Several years ago these families started hearing parents in other states sharing about how medical cannabis was providing relief to their children with seizures. Then in 2013 the concept of using CBD oil as a treatment for seizures became more widely known when CNN aired a documentary called “Weed” by Dr. Sanjay Gupta. As our frustration with the lack of access to this treatment in Georgia grew, we decided it was time to start pushing for change in Georgia so that we could have access to this medicine. A group of parents started working together in late 2013 with plans to start reaching out to our state legislators and to educate the public. One of these parents was Janea Cox, mom to 4-year old Haleigh. When Janea contacted her state representative to talk to him about why Haleigh needs medical cannabis as a treatment option, he actually went to the hospital to meet with them in person. State Representative Allen Peake was so touched by Haleigh that he decided he needed to do something. He began working with several families and some of his colleagues in the House and just a few short weeks later, HB885, also known as “Haleigh’s Hope Act”, was introduced into the Georgia House of Representatives.

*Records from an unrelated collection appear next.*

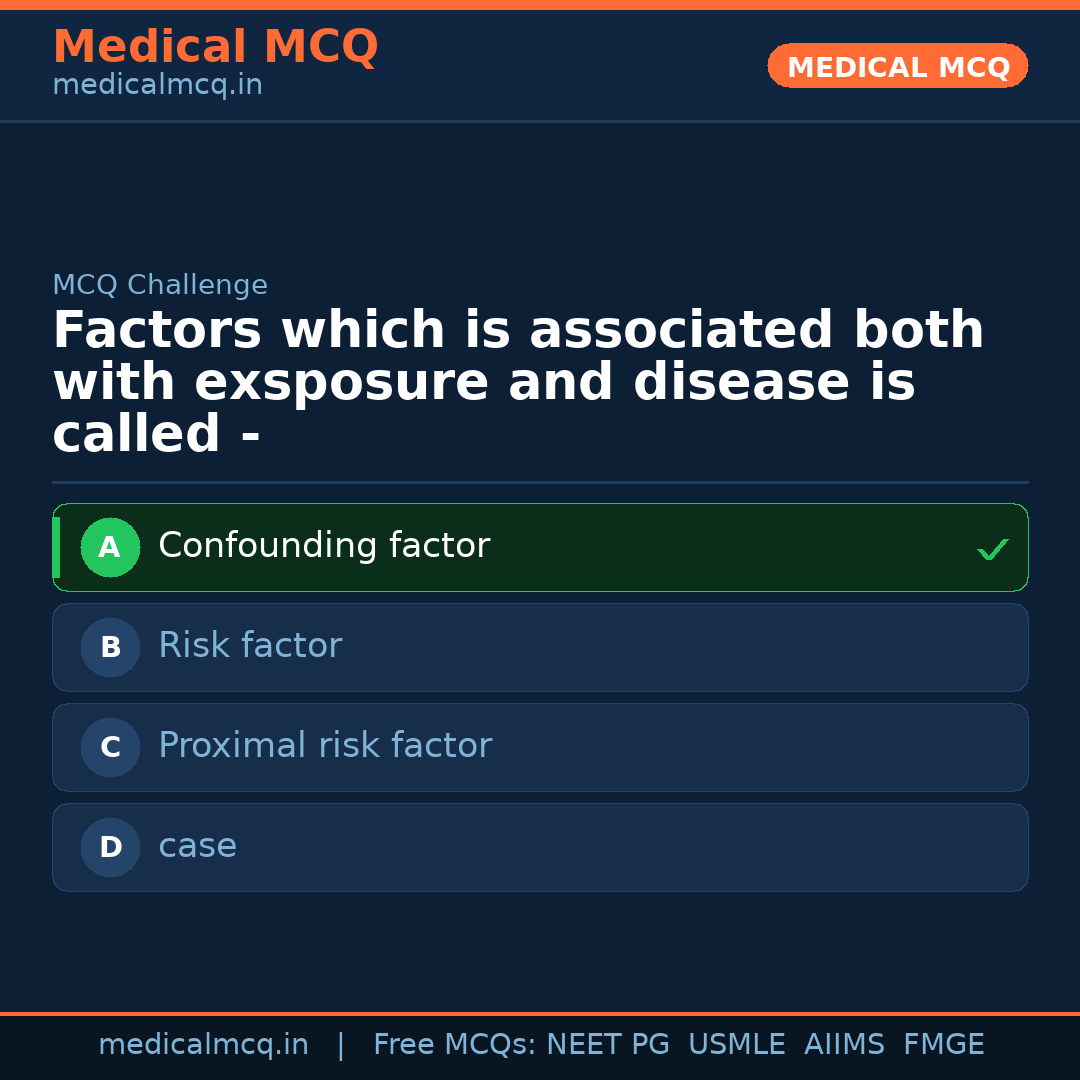 Medical MCQ
medicalmcq.in

MEDICAL MCQ

MCQ Challenge

Factors which is associated both with exsposure and disease is called -

A Confounding factor ✓

B Risk factor

C Proximal risk factor

D case

medicalmcq.in | Free MCQs: NEET PG USMLE AIIMS FMGE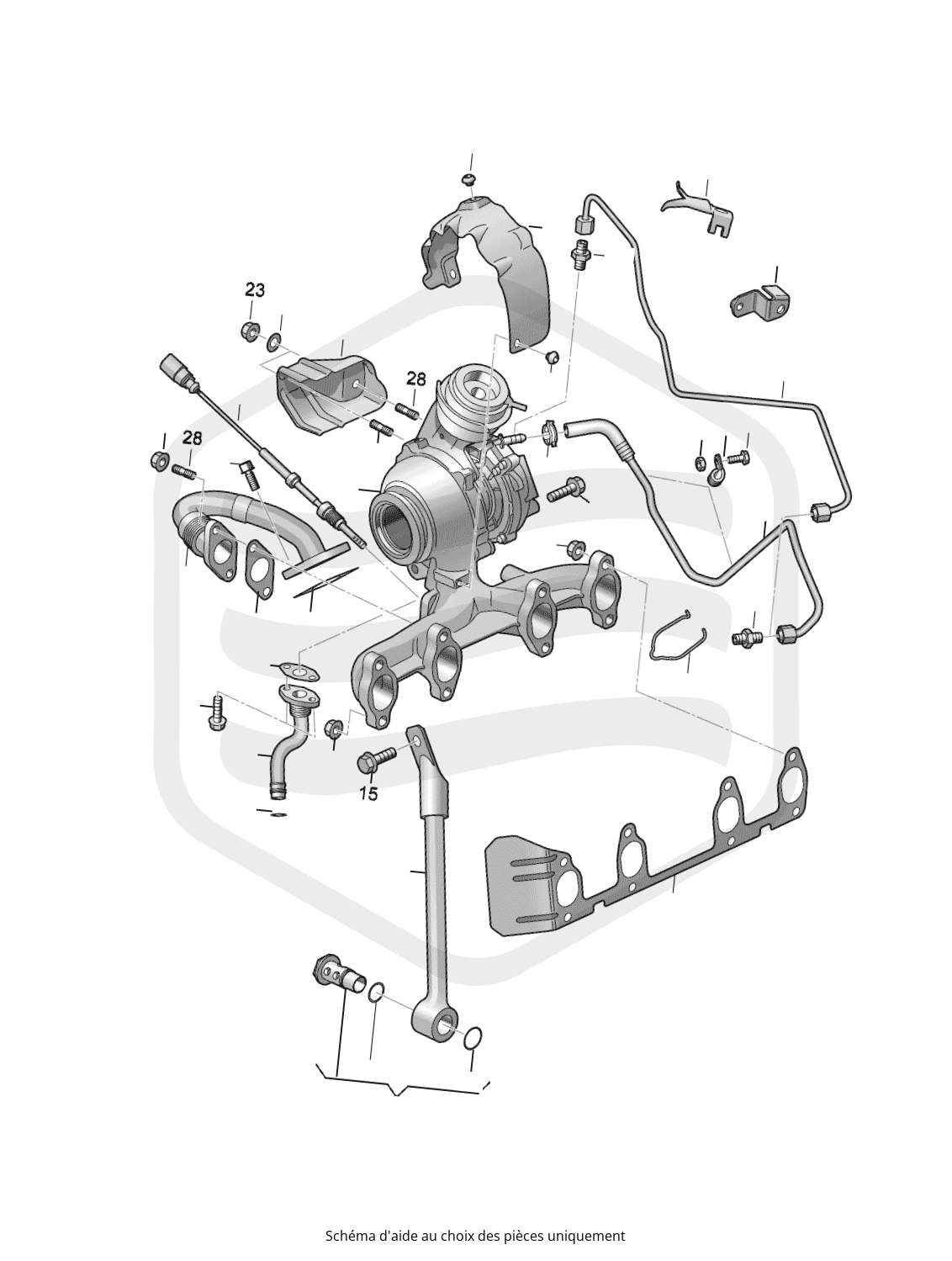 23

28

28

15

Schéma d'aide au choix des pièces uniquement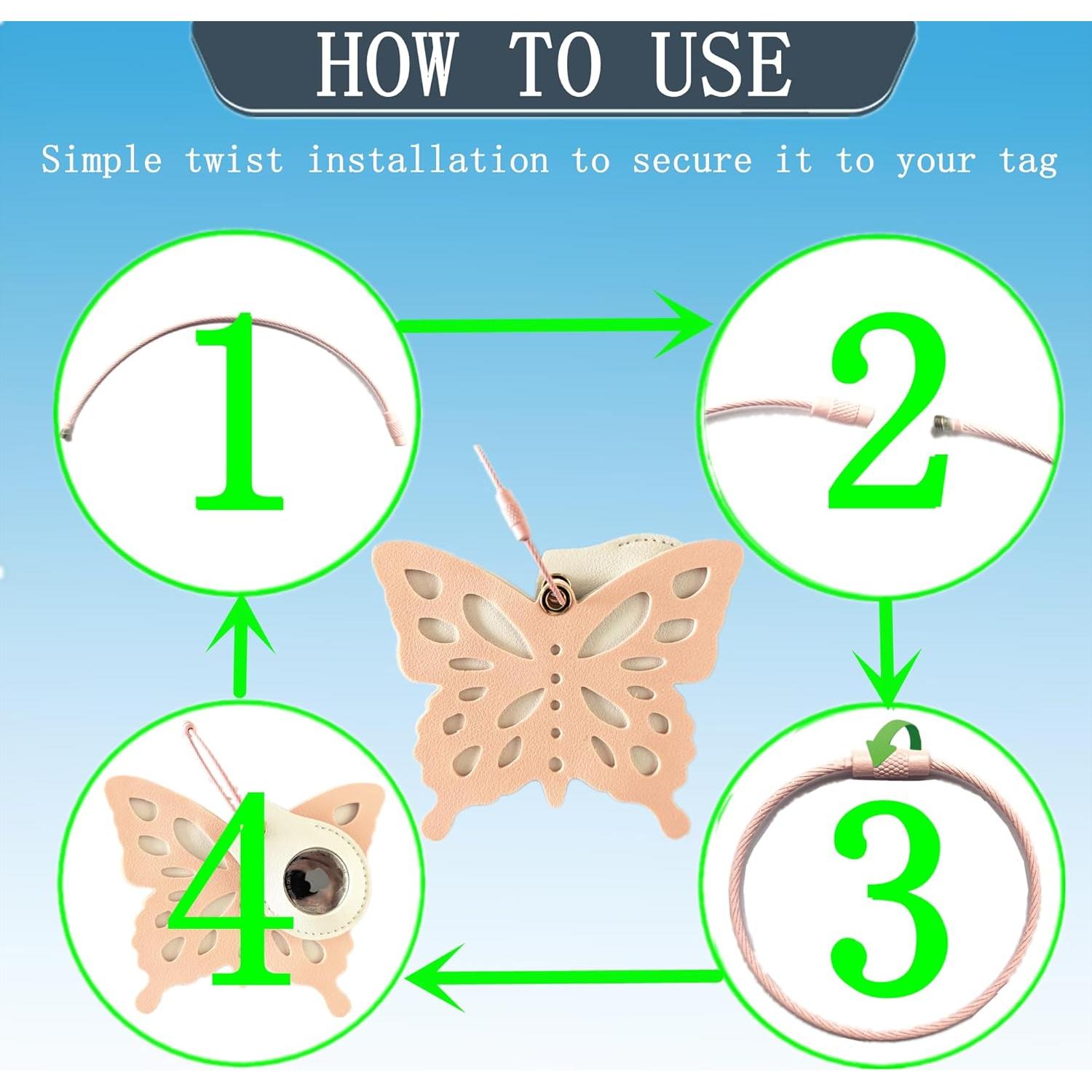 HOW TO USE

Simple twist installation to secure it to your tag

1

2

3

4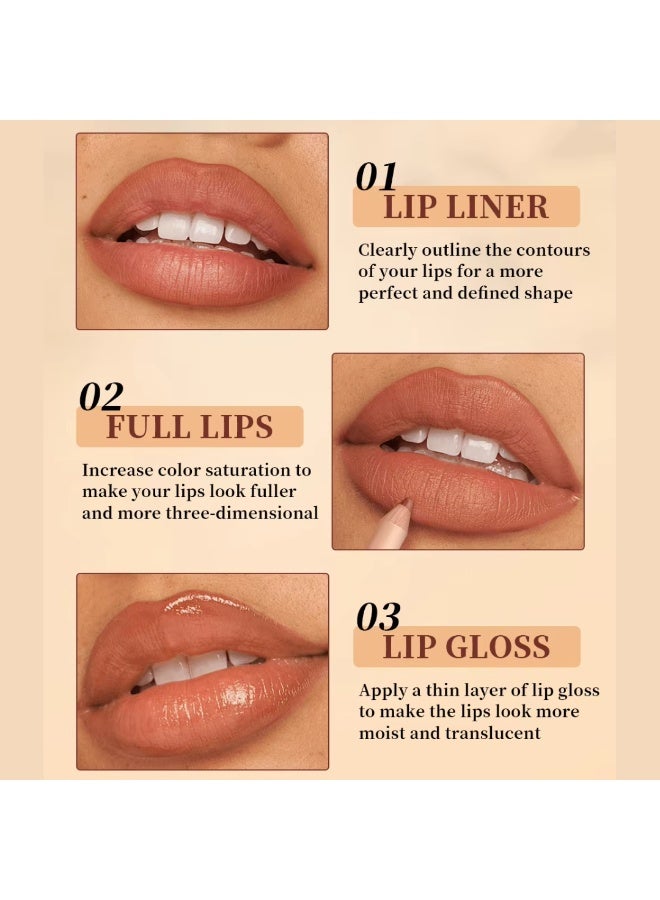 01
LIP LINER

Clearly outline the contours of your lips for a more perfect and defined shape

02
FULL LIPS

Increase color saturation to make your lips look fuller and more three-dimensional

03
LIP GLOSS

Apply a thin layer of lip gloss to make the lips look more moist and translucent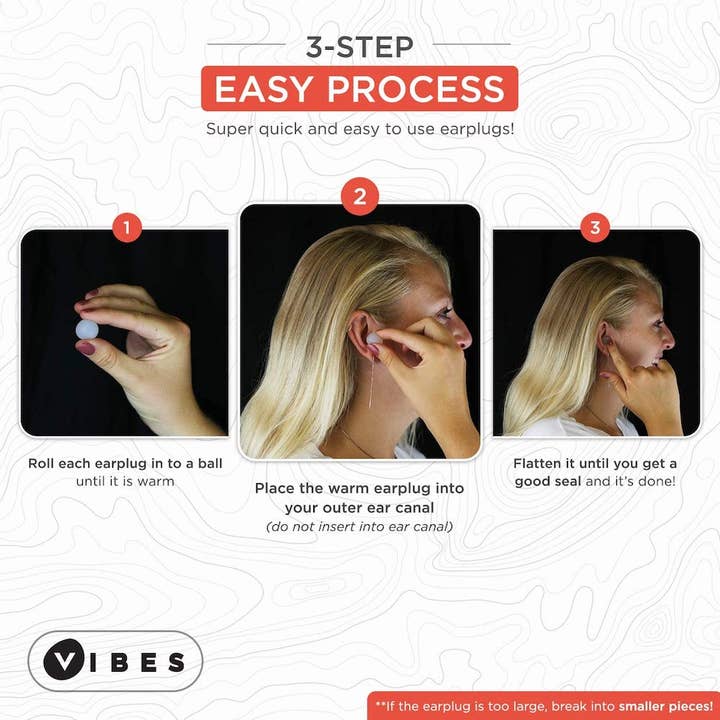 3-STEP

EASY PROCESS

Super quick and easy to use earplugs!

1

Roll each earplug in to a ball until it is warm

2

Place the warm earplug into your outer ear canal (do not insert into ear canal)

3

Flatten it until you get a good seal and it's done!

VIBES

**If the earplug is too large, break into smaller pieces!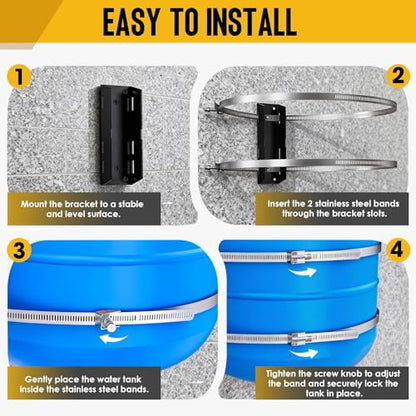 EASY TO INSTALL

1

Mount the bracket to a stable and level surface.

2

Insert the 2 stainless steel bands through the bracket slots.

3

Gently place the water tank inside the stainless steel bands.

4

Tighten the screw knob to adjust the band and securely lock the tank in place.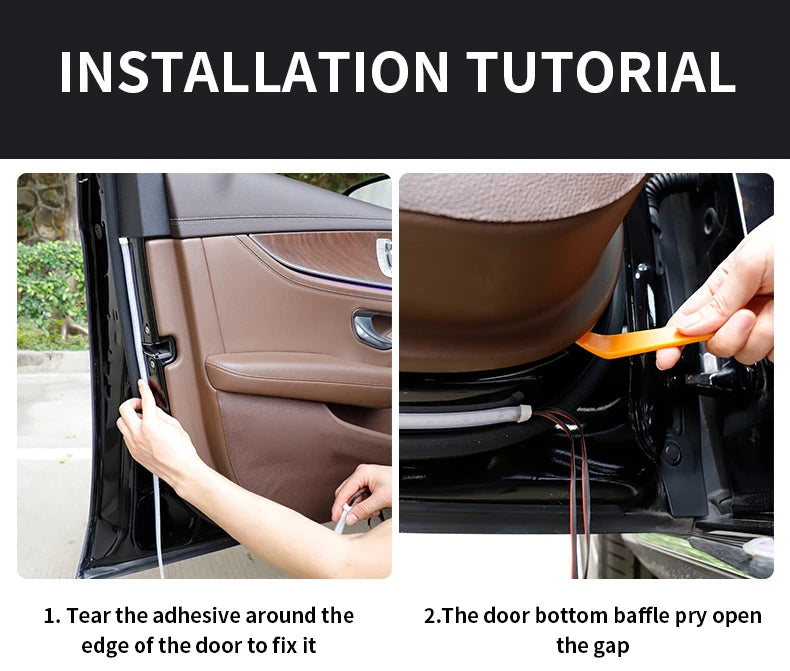 INSTALLATION TUTORIAL

1. Tear the adhesive around the edge of the door to fix it

2.The door bottom baffle pry open the gap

HB885 began as a bill to decriminalize medical cannabis and allow Georgia universities to do research on the benefits to patients. Throughout the legislative session, the bill took many forms as it maneuvered through the political process – limits on THC, different growing provisions, etc. The final version of the bill would have simply provided decriminalization for a high-CBD, low-THC form of cannabis. Even though that potential law would have not provided a source for the medicine, the bill would have been a huge acknowledgement that Georgia is willing to work towards providing a solution. Unfortunately, this final version of the bill got caught up in political games as the Senate used its popularity to try to push through one of their own bills which was lacking support in the House, resulting in both bills dying as the legislative clock ran out. Several of our families were in the Senate chamber at midnight on the final night of session. We watched as the legislators were throwing paper in the air and celebrating all the great work they had done during the 2014 session while we were left heartbroken that they couldn’t put aside their differences and allow a final vote to help our children, some of whom did not make it the 2015 session. The total votes on HB885 (and its remnants) were 393-6 across both chambers, so we knew we could use that popularity to pass a bill that works for everyone in 2015.
During the next legislative session in 2015, we continued to work towards getting a workable bill passed and joined forces with patients representing many other conditions. HB 1 was passed and signed into law on April 16, 2015 and allows possession for patients with eight different medical conditions.